Von: APA/dpa/Reuters
Rund zwei Wochen nach dem Regierungswechsel in Großbritannien hat König Charles III. mit royalem Pomp das Parlament eröffnet. Der Monarch verlas das Regierungsprogramm des neuen Premierministers Keir Starmer. Der 61-Jährige ist der erste Regierungschef der sozialdemokratischen Labour Party seit 14 Jahren. In der “King’s Speech” wurde eine ganze Reihe von Gesetzesinitiativen angekündigt.
Begleitet von viel Prunk und Pomp rund um die Zeremonie verlas Charles, selbst mit Krone auf dem Kopf, das Versprechen des neuen Kabinetts, im Dienste des Landes regieren zu wollen. “Das Gesetzesprogramm meiner Regierung wird aufgabenorientiert sein und auf den Grundsätzen von Sicherheit, Fairness und Chancen für alle beruhen”, las König Charles aus dem Programm vor, das mehr als 35 Gesetze umfasst. “Stabilität wird der Grundpfeiler der wirtschaftlichen Politik meiner Regierung sein.” Wirtschaftswachstum sei die “fundamentale Mission”.
Zuletzt war in weiten Teilen der Bevölkerung die Unzufriedenheit mit der wirtschaftlichen Lage und dem teils desolaten Zustand des öffentlichen Dienstes gewachsen. Starmer hatte dies im Wahlkampf aufgegriffen und versprach auch im Vorfeld der Parlamentseröffnung noch einmal einen Boost für die Wirtschaft. Große Spielräume hat der britische Sozialdemokrat jedoch nicht. Die Steuerlast ist so hoch wie nie seit dem Ende des Zweiten Weltkrieges, die Nettoverschuldung entspricht fast der jährlichen Wirtschaftsleistung, der allgemeine Lebensstandard ist gesunken und es gibt zu wenig Wohnraum.
Starmer mahnte die Briten zu Geduld. “Der Wiederaufbau unseres Landes wird nicht über Nacht geschehen”, erklärte er zu den Schwerpunktzielen seines Regierungsprogramms. “Für die Herausforderungen, vor denen wir stehen, braucht es entschlossene, geduldige Arbeit und ernste Entscheidungen.”
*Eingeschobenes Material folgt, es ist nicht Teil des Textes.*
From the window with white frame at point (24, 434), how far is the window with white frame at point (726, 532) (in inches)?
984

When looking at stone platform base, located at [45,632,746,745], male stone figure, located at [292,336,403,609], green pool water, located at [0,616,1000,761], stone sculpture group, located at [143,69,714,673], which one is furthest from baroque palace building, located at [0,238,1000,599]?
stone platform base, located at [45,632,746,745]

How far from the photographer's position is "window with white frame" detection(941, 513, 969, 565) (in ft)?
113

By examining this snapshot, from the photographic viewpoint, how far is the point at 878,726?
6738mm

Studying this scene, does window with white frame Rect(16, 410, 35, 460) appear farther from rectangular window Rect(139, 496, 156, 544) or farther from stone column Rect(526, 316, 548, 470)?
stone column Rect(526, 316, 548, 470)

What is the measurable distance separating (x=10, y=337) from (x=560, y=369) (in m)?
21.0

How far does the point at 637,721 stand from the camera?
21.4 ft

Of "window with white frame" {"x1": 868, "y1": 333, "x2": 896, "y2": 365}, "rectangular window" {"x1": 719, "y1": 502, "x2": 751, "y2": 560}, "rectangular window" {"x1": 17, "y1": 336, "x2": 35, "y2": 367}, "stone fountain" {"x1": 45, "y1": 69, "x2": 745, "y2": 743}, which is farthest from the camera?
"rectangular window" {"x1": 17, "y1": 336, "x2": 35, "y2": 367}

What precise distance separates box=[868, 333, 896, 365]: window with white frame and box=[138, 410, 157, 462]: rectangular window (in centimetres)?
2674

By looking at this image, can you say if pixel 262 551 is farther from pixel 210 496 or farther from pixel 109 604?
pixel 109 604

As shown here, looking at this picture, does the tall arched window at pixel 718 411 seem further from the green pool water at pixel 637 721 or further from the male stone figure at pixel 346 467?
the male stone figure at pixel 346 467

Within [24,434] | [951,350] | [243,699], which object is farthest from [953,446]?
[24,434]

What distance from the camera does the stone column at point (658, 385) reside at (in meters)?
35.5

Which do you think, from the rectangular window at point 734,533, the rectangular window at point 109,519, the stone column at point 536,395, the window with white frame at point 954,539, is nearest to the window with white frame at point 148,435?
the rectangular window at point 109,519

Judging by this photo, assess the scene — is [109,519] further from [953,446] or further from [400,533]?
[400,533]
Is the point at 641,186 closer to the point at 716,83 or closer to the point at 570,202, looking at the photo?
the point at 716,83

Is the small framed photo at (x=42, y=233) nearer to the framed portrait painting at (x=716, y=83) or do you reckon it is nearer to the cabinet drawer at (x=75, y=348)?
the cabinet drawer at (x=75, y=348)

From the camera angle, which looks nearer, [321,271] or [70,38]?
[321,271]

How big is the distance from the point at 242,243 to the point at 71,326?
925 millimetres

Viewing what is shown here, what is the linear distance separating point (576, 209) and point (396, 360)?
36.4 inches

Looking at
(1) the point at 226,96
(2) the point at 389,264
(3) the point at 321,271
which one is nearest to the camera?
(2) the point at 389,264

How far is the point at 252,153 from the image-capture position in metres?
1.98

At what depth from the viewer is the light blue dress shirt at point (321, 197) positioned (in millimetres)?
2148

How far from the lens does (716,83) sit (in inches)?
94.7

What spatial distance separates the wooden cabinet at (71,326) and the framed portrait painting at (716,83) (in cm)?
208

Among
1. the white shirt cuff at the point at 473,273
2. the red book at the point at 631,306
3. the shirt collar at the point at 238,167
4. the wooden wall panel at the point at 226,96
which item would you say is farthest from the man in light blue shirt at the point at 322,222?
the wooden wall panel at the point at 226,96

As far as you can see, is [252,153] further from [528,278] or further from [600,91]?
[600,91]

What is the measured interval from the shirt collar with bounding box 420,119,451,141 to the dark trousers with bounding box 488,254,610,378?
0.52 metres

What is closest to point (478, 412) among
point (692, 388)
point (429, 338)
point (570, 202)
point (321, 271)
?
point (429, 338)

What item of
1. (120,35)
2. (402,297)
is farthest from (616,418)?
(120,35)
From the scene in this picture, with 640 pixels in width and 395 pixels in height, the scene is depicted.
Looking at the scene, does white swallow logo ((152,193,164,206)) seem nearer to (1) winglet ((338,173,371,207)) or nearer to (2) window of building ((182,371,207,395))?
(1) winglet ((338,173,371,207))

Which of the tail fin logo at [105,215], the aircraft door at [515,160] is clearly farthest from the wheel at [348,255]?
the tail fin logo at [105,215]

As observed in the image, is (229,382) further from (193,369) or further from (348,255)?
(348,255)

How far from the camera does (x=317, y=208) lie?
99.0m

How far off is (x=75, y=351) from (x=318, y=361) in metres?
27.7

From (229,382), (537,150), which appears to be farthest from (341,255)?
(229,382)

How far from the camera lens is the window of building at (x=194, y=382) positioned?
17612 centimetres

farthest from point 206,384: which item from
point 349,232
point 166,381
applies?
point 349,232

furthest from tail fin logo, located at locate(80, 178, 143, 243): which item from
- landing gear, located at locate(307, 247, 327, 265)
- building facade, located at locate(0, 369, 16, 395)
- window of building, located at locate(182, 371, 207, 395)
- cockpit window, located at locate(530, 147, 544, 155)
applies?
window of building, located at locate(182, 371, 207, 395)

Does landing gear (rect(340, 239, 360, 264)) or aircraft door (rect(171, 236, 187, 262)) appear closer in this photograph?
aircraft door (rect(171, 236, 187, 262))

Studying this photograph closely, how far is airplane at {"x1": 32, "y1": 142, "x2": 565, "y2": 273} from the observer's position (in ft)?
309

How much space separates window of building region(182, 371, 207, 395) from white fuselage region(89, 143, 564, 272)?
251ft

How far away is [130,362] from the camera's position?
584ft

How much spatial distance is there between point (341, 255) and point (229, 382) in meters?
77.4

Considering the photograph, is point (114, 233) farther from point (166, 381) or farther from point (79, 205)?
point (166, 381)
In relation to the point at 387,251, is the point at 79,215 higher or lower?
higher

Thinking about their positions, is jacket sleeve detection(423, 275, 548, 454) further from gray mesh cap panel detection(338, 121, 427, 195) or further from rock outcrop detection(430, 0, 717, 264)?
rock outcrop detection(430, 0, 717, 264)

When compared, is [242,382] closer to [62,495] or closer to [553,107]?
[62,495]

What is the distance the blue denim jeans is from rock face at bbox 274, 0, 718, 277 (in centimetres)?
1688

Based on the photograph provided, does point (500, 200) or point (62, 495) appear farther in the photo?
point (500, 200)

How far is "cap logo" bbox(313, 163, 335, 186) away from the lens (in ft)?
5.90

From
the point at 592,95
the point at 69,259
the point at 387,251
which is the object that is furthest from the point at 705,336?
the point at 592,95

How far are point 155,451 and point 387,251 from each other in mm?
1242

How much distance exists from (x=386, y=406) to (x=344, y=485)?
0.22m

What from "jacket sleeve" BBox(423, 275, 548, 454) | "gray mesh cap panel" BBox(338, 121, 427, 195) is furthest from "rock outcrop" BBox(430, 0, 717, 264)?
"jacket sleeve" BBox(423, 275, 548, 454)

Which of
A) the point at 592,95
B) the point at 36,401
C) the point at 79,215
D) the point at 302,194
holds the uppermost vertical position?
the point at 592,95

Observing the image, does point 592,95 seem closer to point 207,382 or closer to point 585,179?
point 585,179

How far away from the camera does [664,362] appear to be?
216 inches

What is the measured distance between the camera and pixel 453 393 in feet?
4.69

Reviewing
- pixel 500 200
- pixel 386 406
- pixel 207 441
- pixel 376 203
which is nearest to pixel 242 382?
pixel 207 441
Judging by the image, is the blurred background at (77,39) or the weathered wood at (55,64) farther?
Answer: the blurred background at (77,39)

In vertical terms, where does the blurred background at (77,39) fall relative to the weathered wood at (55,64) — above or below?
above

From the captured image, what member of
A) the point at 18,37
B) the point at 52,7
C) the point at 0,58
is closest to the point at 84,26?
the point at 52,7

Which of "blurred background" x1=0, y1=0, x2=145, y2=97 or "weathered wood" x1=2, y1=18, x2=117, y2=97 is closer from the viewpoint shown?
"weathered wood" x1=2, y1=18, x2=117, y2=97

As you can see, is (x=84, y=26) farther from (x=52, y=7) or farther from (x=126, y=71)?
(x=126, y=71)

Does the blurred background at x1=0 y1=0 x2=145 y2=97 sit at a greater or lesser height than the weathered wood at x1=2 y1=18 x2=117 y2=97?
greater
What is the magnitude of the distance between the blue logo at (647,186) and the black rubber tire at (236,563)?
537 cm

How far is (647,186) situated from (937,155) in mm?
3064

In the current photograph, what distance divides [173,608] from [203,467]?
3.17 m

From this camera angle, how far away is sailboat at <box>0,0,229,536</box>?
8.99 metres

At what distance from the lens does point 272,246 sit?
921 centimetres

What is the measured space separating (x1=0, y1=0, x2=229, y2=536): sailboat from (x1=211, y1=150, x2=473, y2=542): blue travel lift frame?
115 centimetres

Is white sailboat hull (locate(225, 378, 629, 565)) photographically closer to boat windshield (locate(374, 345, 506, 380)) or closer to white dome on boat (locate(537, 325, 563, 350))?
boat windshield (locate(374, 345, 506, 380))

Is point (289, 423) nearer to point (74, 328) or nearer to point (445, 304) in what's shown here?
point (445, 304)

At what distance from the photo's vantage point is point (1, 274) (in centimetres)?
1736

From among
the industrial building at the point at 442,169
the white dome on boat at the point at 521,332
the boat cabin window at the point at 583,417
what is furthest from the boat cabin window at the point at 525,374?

Der 75 Jahre alte König und seine Frau, Königin Camilla, die am Mittwoch ihren 77. Geburtstag feierte, waren zuvor mit viel Pomp per Kutsche in einer Prozession vom Buckingham-Palast angereist. Das “State Opening of Parliament” gehört zu den wichtigsten Terminen im royalen und politischen Kalender.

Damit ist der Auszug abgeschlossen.